As emergency physicians, we are at the forefront of resuscitation in cold-related injuries. There are a multitude of techniques in active rewarming of a patient, obviously depending on the extent of tissue exposed and the associated core body temperature. When the injury supersedes simple frostnip/frostbite and results in profound hypothermia with resultant cardiopulmonary collapse, simple passive rewarming techniques — including bear hugger devices, packing the axilla/groin (points of high vascular bundles) and warmed peripheral intravenous fluids — fail to quickly and efficiently raise core body temperature. This is when active rewarming techniques come into play. Examples include bladder lavage, intra-thoracic fluid administration, dialysis/CVVH, and even VA/VV ECMO. Depending on your institutional policies and practices, along with the case scenario at hand, your emergency department approach to active rewarming will vary accordingly.
Traditionally, the practice of intra-thoracic lavage with warmed IV fluids has necessitated placement of bilateral, anterior, and posterior chest thoracostomy tubes — one for rapid, continuous IV fluid administration and the other for passive drainage of the cavity. This universally results in a very messy, often leaky, infusion, with the body becoming drenched in fluid that can in turn make continuous CPR and subsequent defibrillation quite difficult, if not outright dangerous.

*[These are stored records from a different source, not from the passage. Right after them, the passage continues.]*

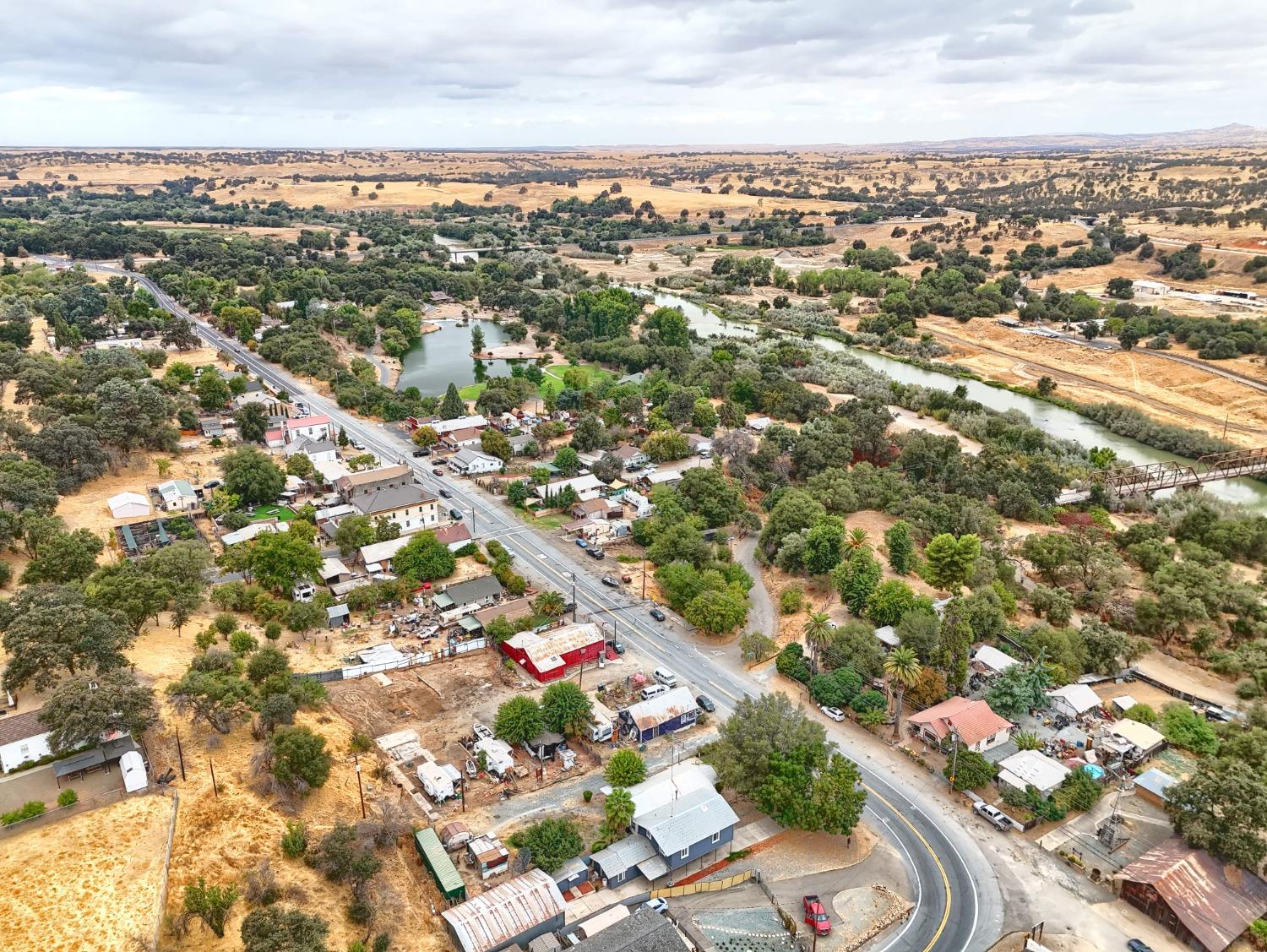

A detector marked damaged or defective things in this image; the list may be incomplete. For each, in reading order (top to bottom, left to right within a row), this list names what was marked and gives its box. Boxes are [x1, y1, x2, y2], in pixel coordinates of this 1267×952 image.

rusty metal roof [1120, 841, 1267, 952]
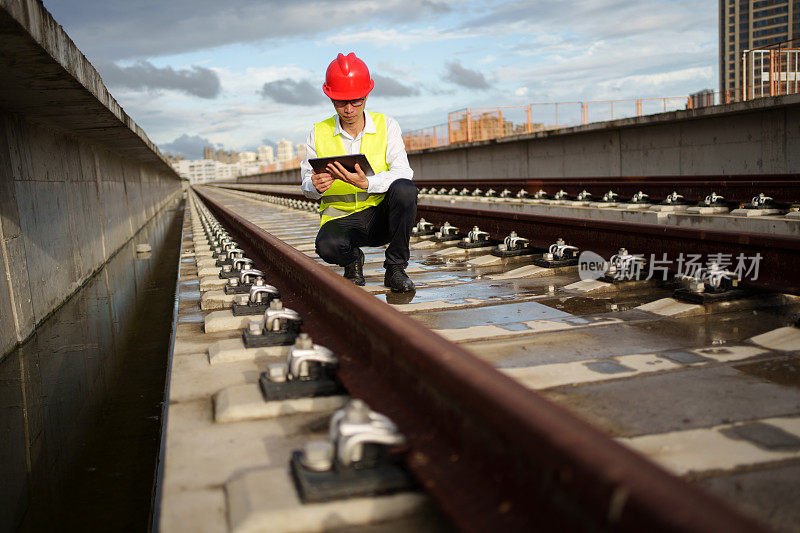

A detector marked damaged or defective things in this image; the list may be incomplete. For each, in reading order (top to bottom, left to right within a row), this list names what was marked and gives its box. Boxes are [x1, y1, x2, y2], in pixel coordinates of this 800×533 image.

rusty rail surface [192, 184, 764, 532]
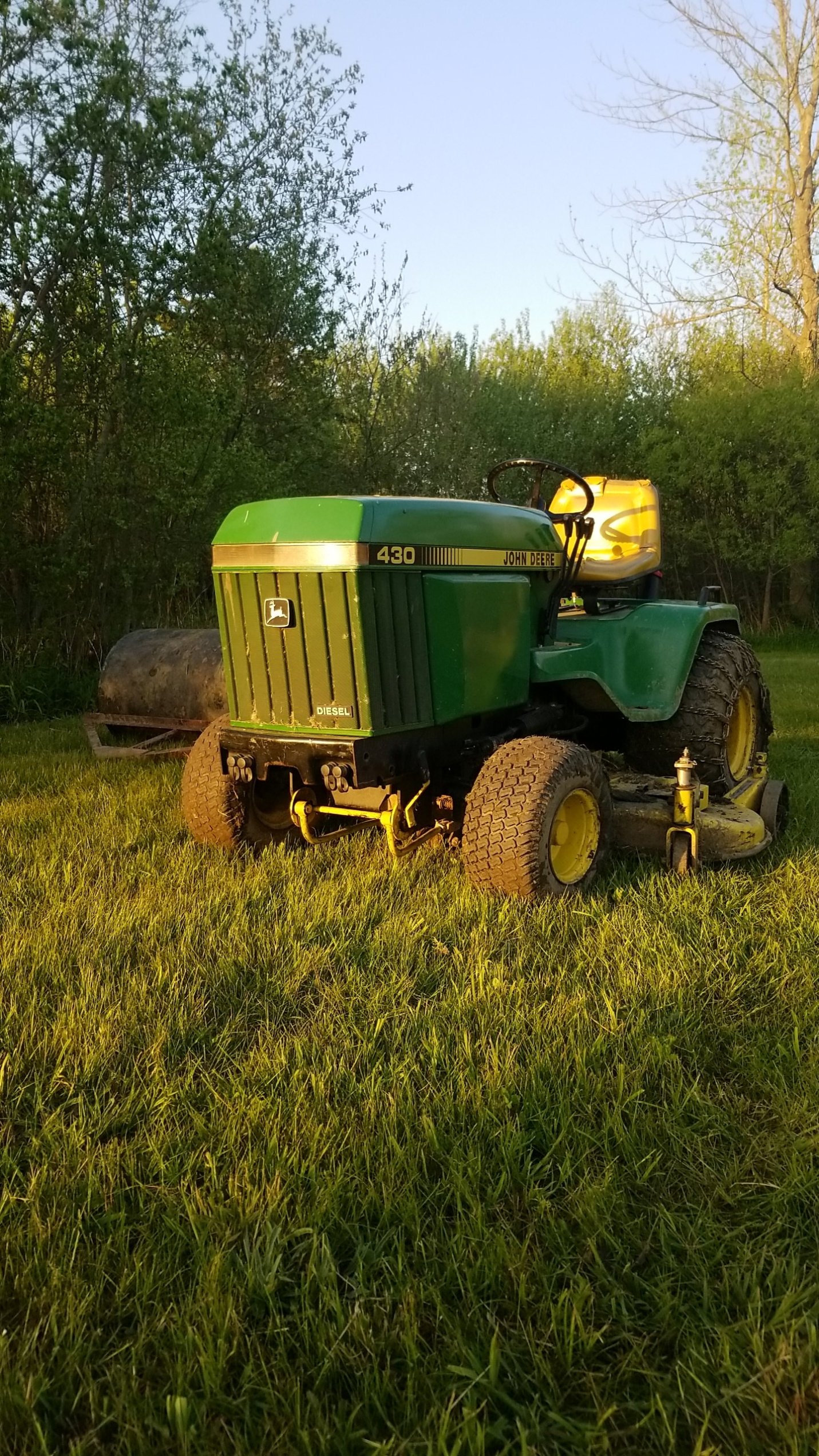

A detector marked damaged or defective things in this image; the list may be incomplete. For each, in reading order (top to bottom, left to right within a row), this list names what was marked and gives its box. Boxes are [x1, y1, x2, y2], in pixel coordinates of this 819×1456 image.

rusty metal tank [98, 626, 225, 722]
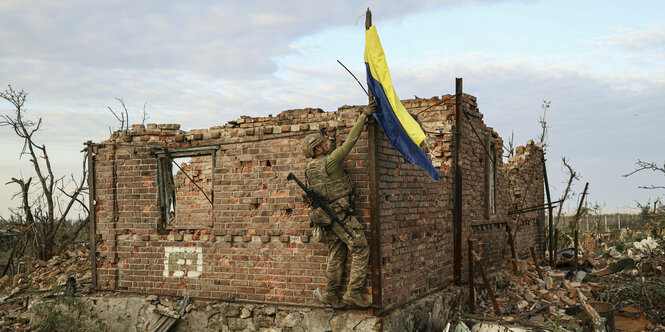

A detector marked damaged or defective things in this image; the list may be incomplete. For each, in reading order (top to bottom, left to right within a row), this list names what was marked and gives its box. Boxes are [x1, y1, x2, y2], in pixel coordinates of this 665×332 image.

broken window frame [156, 147, 218, 230]
damaged wall [88, 92, 544, 312]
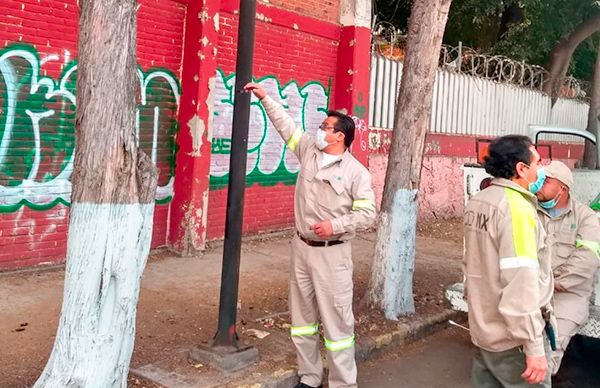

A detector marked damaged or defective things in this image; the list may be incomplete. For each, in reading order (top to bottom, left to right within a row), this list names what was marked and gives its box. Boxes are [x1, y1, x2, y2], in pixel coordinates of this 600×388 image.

peeling paint [188, 114, 206, 157]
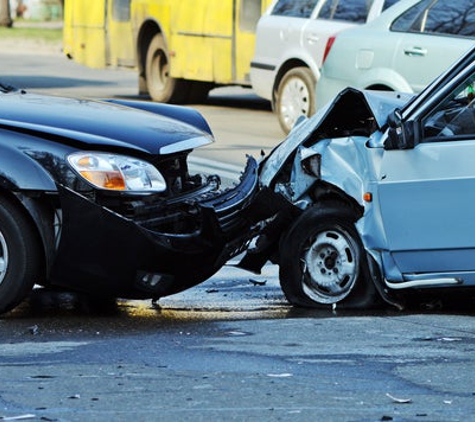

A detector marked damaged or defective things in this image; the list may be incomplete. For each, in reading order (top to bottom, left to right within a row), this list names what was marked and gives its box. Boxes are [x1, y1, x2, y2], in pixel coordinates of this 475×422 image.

damaged hood [0, 89, 214, 155]
broken headlight [67, 152, 167, 192]
damaged hood [260, 88, 412, 186]
crumpled bumper [49, 157, 260, 298]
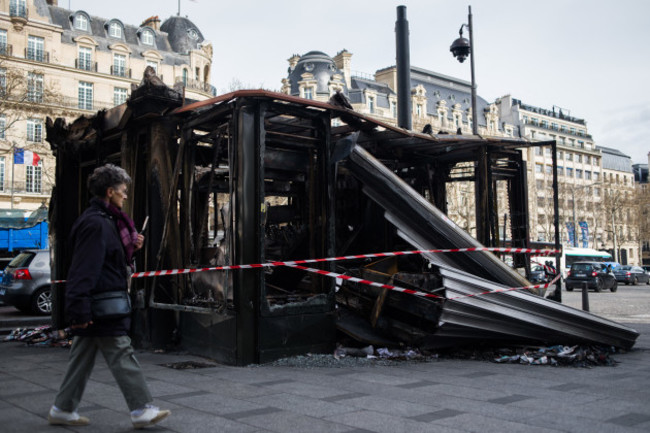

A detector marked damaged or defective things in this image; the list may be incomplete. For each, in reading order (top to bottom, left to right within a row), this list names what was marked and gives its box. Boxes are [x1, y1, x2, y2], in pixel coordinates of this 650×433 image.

During this recent cold-water drowning and resuscitation, our ED team utilized a novel method of intra-thoracic lavage, which obviates the need for the anterior chest tube and its associated complications. Instead of the anteriorly placed chest tube, we utilized a central line cordis, placed anteriorly in the second or third intercostal space under catheter over wire technique. This is done similarly to a cordis placement in the internal jugular or subclavian vein, except without the anticipated bloody return. It is a procedure that can be done extremely rapidly compared to chest tube placement, has little to no risk of cardiac/lung parenchyma injury when used with the angiocath, and has the distinct advantage of having an actual attachment to IV tubing to facilitate clean, rapid lavage.
This is obviously a novel technique and has no evidence-based improvement in outcomes. But, it is one with little downside and one that facilitates continuous cardiopulmonary resuscitation as well as controlled rewarming for the severely ill cold exposure patient.
After nearly two hours of continuous CPR, rewarming, and eventual initiation of ACLS/defibrillation, our Chicago River tragedy achieved ROSC. Exhausted, wet, and mentally worn out, our ED team emerged from the trauma bay to take just a few seconds to celebrate our efforts. Until, of course, the next tele-radio call emerges with that midnight multiple GSWs to the chest. All in a day’s work, but a day’s work that I would never change for the world.
Gregory M Apel MD is an attending physician at a way too busy community hospital in Rancho Mirage California. Between central lines and hip reductions, he loves spending time teaching residents and medical students the ways of the emergency medicine world. Outside of work, he can be found playing terrible golf, or racing around the desert in his car.